→ Passage to read
-- START --

It makes me happy each year to celebrate Steve’s life with friends. Even if they never met him, his zest for living and his love of chocolate are great parts of April 28. Also, where else can you hear Rhonda say, “I’m licking Pooh butt?”

Stranger than fiction

I declared Sunday “Becky Day.” Having already prepared dinner so it could be eaten whenever it was wanted, I left The Compound for the gym just after ten a.m. I didn’t realize that the pool doesn’t open until noon on Sunday. My plan had been to swim, shower, and go to Murder By the Book for a signing. Instead, after a few minutes in the whirlpool, I showered and drove to Starbucks to read the paper and drink coffee until it was time to go to the bookstore.

I went to see one of my favorite mystery writers—I think I’ve posted about signings for her first three books, and now her fourth, A Date You Can’t Refuse, is out. I’m speaking of Harley Jane Kozak.

I got lucky and ran into Dean James at the signing, as well. Sometime back, I accidentally missed Dean’s signing for the release of his final Trailer Park Mystery, Leftover Dead, (written under the pseudonym Jimmie Ruth Evans). So I hadn’t read it and didn’t have a signed copy; I got to rectify that on Sunday.

Two authors, two books. A good afternoon.

-- END --

→ Record set
-- START --

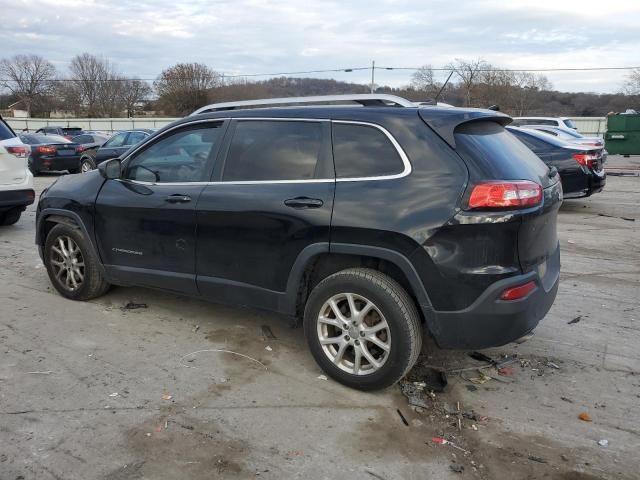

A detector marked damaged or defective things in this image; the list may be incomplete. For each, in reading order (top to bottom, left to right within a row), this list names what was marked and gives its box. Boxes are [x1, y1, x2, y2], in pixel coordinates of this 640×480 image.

-- END --
-- START --

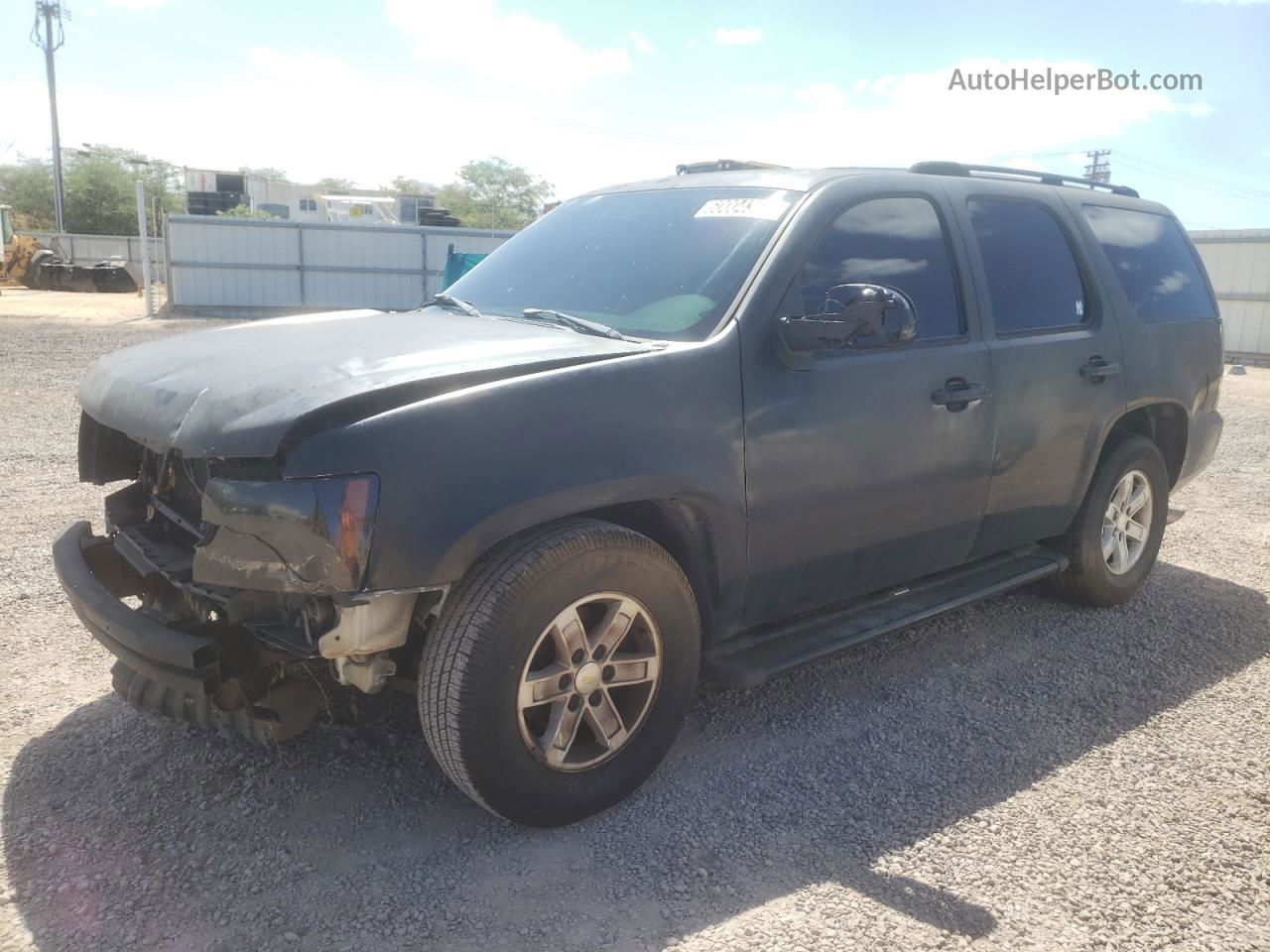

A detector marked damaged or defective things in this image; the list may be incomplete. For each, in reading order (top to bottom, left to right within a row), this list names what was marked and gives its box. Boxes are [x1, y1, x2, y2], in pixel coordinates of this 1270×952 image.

-- END --

→ Challenge
Answer these questions from the passage about a Sunday book signing above:
1. What date is named as the day Steve's life is celebrated?
2. At what time does the pool open on Sunday?
3. Under what pseudonym was Leftover Dead written?

→ Task response
1. April 28
2. Noon
3. Jimmie Ruth Evans